Imagine how you would implement fused convolution. Let’s say we target GPU. Before you can start the second convolution on a single pixel, you have to wait neighbor pixels to finish their first convolution. This requires global sync at shared memory boundary. Since we need to store the output of the first convolution to the global memory, we don’t have any benefit from fusing.

For other architectures it might be doable, but at least in TVM we don’t fuse consecutive convolutions.

aca88 · May 13, 2019, 8:09am

I would probably differentiate between

NNVM (at least v1) had fusion rules which prevented an automatic fusioning (at NNVM level) of two neighbouring convolution layers, therefore all automatic generated TVM “tasks” (i.e. composition of stages) had only one conv layer
It is not possible to generate TVM tasks which describe two neighbouring convs
It is not possible to use TVM scheduling primitives to fuse (i.e. tvm.compute_at) two convs

AFAIK

Is true but is a limitation posed from how NNVM (v1?) was used during operator fusion.
Is false. You can check by defining two tvm.compute which describe two conv2ds and use tvm.lower go get a printout

produce conv1_res{
//code which implements conv2d goes here
}
produce conv2_res{
//code which implements conv2d goes here
}

Is undefined (I havent tried it).
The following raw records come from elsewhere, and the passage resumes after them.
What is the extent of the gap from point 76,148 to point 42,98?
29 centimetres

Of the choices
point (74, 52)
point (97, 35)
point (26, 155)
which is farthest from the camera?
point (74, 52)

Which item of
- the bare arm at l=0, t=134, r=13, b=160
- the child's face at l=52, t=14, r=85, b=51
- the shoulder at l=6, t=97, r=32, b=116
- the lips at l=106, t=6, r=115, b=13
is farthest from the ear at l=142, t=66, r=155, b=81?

Conceptually, I think it is possible since there is an obvious produce consumer relation and the tensors shape relations are also known.
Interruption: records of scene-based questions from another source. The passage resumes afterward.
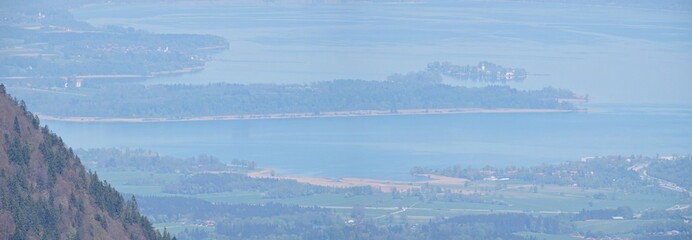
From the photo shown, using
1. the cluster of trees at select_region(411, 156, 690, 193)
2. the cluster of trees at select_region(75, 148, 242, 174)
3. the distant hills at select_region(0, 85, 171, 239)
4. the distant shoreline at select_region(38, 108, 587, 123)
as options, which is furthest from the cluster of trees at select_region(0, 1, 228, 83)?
the distant hills at select_region(0, 85, 171, 239)

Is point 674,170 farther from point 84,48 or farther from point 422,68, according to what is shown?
point 84,48

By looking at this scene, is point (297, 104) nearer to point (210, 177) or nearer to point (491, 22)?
point (210, 177)

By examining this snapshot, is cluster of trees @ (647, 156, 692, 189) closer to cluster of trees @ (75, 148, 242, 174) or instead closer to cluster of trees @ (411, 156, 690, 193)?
cluster of trees @ (411, 156, 690, 193)

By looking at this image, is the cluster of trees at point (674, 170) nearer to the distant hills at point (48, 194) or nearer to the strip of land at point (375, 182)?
the strip of land at point (375, 182)

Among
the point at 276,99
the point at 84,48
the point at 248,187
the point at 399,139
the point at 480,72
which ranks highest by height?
the point at 84,48

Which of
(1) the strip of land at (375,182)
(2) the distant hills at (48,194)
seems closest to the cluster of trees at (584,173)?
(1) the strip of land at (375,182)

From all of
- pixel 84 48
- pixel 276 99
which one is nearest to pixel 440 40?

lixiuhong · May 14, 2019, 12:41pm

You mention that it requires a global sync, however, the sync is not necessary when we have redundant computations.
There are many examples in the Halide papers.
In fact, where and when to compute the pixels can bring different trade-off between producer-consumer locality, input locality, and redundant computation.
In my opinion, it can also bring a larger exploration space for performance tuning, when fusing two convs.
I think TVM is capable of generating the code that fuses two convs, but it cannot now.